No hay duda de que uno de los mejores para explicar lo que supuso Craig Sager fue su hijo, el que comparte su nombre completo, Craig Sager Junior. Heredó muchas cosas de su padre, entre ellas el amor por el deporte y por el periodismo. Sumido en una tremenda tristeza por el adiós al ser amado, pero lleno de orgullo, escribe unas líneas en el medio especializado Sports Illustrated.

“Estar en sus últimos momentos seguía siendo un regalo para mi. Dado que mi padre sacó el máximo provecho a su vida, el orgullo fue el antídoto para evitar el dolor paralizante que sentía en los últimos momentos que viví junto a él. Estaba orgulloso de él, pero también de mi mismo. Un sentimiento que proviene de saber que hice todo lo que pude para construir una relación padre-hijo como la que tuvimos hasta el final”.

De las palabras que Junior escribe en SI podemos conocer un poco más cómo era el perfil familiar de su padre, más preocupado por momentos por el bienestar de los demás que por el suyo, pese a estar librando una dura batalla. “En los últimos años, mi padre me pedía que me centrara en mi propia vida y no en preocuparme por él demasiado. No pude ayudar salvo en pensar sobre lo que sentiría en ese momento si seguía su consejo”.

Un luchador incansable que no dejó de desarrollar su trabajo pese a estar sometido a un duro tratamiento, “llegó abril y escuché que planeaba intentar trabajar durante todos los Playoffs de la NBA, entré en pánico porque los últimos dos años habían sido un torbellino y podría decir que el ritmo fue cada vez más rápido, no hubiera sido capaz de convencerle para mantenerse al margen del trabajo y tuve que aceptar que viviríamos día a día sabiendo que el podría marcharse antes de conseguir estar con él todo el tiempo que necesitábamos juntos”. Fue entonces cuando encontró la fórmula para pasar más tiempo con su padre, casi de casualidad.

Craig Sager Junior cuenta que Brian Curtis les propuso escribir un libro de manera conjunta a padre e hijo, una obra que documentara la historia de su vida, su manera de ver la vida, su relación y la batalla inspiradora contra la leucemia. Justo una semana antes, Junior, había recibido otra propuesta para escribir un libro sobre los Atlanta Falcons, pero sabía que no podía dejar pasar esa oportunidad por alto. De no haber escrito jamás un libro pasó a comprometerse con dos, pero respondió afirmativamente. Era una oportunidad ideal para poner el tiempo en su favor, compartir grandes momentos con su padre. “Mi padre pudo leer lo que yo estaba pensando en ese momento y en otros anteriores de gran importancia. Hubo capítulos que no aparecen en el libro pero que también fueron escritos”. Después de vivir aquellos momentos intensamente, ya eran un equipo a la hora de sentarse a escribir, no era la situación ideal pero tenía mucho significado.

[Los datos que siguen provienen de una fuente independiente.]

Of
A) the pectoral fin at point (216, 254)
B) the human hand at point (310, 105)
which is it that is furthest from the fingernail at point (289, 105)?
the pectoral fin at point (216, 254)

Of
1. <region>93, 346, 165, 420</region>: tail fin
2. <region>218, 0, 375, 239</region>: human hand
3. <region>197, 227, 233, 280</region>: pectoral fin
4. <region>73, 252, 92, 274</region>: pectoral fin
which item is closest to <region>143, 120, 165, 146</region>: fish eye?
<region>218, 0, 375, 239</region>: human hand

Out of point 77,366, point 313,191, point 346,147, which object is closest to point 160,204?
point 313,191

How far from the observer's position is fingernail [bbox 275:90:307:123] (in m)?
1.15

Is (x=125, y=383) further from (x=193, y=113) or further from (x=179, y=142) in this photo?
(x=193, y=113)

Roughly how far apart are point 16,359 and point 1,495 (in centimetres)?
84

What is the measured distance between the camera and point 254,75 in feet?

Fue un proceso muy constructivo, algo para compartir y una experiencia que enseña para siempre valores familiares y únicos. “¿Puede ser el año más difícil de tu vida el mejor? La respuesta es categóricamente no, pero es seguro que te enseña la lección de vida más importante que he aprendido: nunca te rindas y el tiempo es oro. Puedo decir que estoy orgulloso de cada segundo que compartimos juntos hasta el final”.